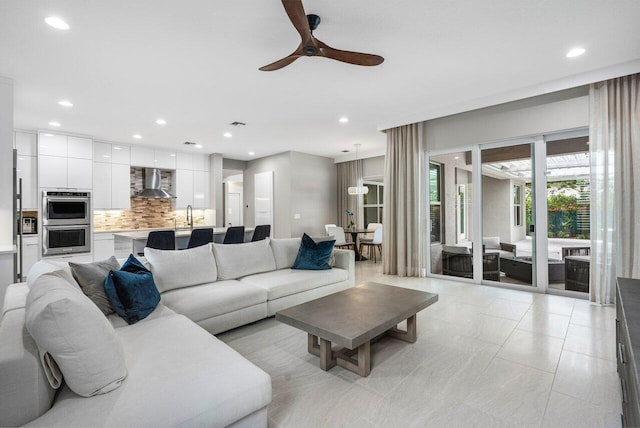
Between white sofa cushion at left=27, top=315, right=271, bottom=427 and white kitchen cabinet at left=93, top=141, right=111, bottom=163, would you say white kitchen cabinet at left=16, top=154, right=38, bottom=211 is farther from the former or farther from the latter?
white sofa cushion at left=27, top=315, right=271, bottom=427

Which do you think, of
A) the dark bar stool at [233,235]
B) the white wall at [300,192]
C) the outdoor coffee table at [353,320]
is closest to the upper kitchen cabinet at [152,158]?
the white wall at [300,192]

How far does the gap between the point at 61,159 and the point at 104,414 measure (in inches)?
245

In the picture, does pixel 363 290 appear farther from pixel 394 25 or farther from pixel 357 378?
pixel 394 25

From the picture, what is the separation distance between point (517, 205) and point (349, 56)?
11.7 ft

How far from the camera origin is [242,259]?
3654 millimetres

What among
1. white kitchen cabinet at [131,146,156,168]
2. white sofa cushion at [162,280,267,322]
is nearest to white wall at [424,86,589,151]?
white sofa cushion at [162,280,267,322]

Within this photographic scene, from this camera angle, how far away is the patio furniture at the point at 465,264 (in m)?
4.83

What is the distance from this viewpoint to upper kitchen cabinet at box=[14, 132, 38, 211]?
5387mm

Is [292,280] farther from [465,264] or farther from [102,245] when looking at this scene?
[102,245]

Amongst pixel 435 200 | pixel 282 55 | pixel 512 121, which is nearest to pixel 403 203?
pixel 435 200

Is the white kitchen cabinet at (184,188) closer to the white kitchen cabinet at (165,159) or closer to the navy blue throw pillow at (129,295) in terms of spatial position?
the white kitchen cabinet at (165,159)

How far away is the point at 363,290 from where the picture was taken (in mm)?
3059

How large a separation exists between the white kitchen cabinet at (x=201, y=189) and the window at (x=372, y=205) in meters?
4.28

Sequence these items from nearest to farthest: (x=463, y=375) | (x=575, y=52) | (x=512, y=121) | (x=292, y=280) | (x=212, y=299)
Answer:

☆ ☆ ☆ ☆

-- Direction --
Reproduce every item above word for word, leaving out the pictures.

-- Result --
Between white sofa cushion at left=27, top=315, right=271, bottom=427 and white kitchen cabinet at left=93, top=141, right=111, bottom=163, would you say white kitchen cabinet at left=16, top=154, right=38, bottom=211 is farther from the former or farther from the latter?
white sofa cushion at left=27, top=315, right=271, bottom=427

Which do you think, of
A) the dark bar stool at [233,235]
B) the white wall at [300,192]
C) the outdoor coffee table at [353,320]
is closest to the upper kitchen cabinet at [152,158]?
the white wall at [300,192]

How far does the gap between the point at 61,159 and the point at 104,414 measure (in inches)?
245

In the picture, does pixel 363 290 appear farther from pixel 394 25 or farther from pixel 357 378?
pixel 394 25

From the picture, what is the separation distance between point (517, 205) and point (349, 56)?
11.7 ft

How far from the camera origin is [242,259]?
3654 millimetres

What among
1. white kitchen cabinet at [131,146,156,168]
2. white sofa cushion at [162,280,267,322]
is nearest to white wall at [424,86,589,151]?
white sofa cushion at [162,280,267,322]

Within this photographic scene, from this camera angle, how far away is the patio furniture at the point at 465,264 (in m)?
4.83

What is the distance from this viewpoint to upper kitchen cabinet at box=[14, 132, 38, 211]?
5387mm

Is [292,280] farther from [465,264] or farther from [102,245] when looking at this scene?
[102,245]

Amongst pixel 435 200 | pixel 282 55 | pixel 512 121, which is nearest to pixel 403 203?
pixel 435 200

Is the white kitchen cabinet at (184,188) closer to the white kitchen cabinet at (165,159) or closer to the navy blue throw pillow at (129,295) in terms of spatial position?
the white kitchen cabinet at (165,159)

How far away is the point at 363,290 from where the picture was taken (in mm)?
3059

How large a separation exists between the white kitchen cabinet at (x=201, y=189) and the window at (x=372, y=205) in meters?
4.28

Sequence these items from nearest to farthest: (x=463, y=375) | (x=575, y=52) | (x=512, y=121) | (x=292, y=280) | (x=212, y=299)
Answer:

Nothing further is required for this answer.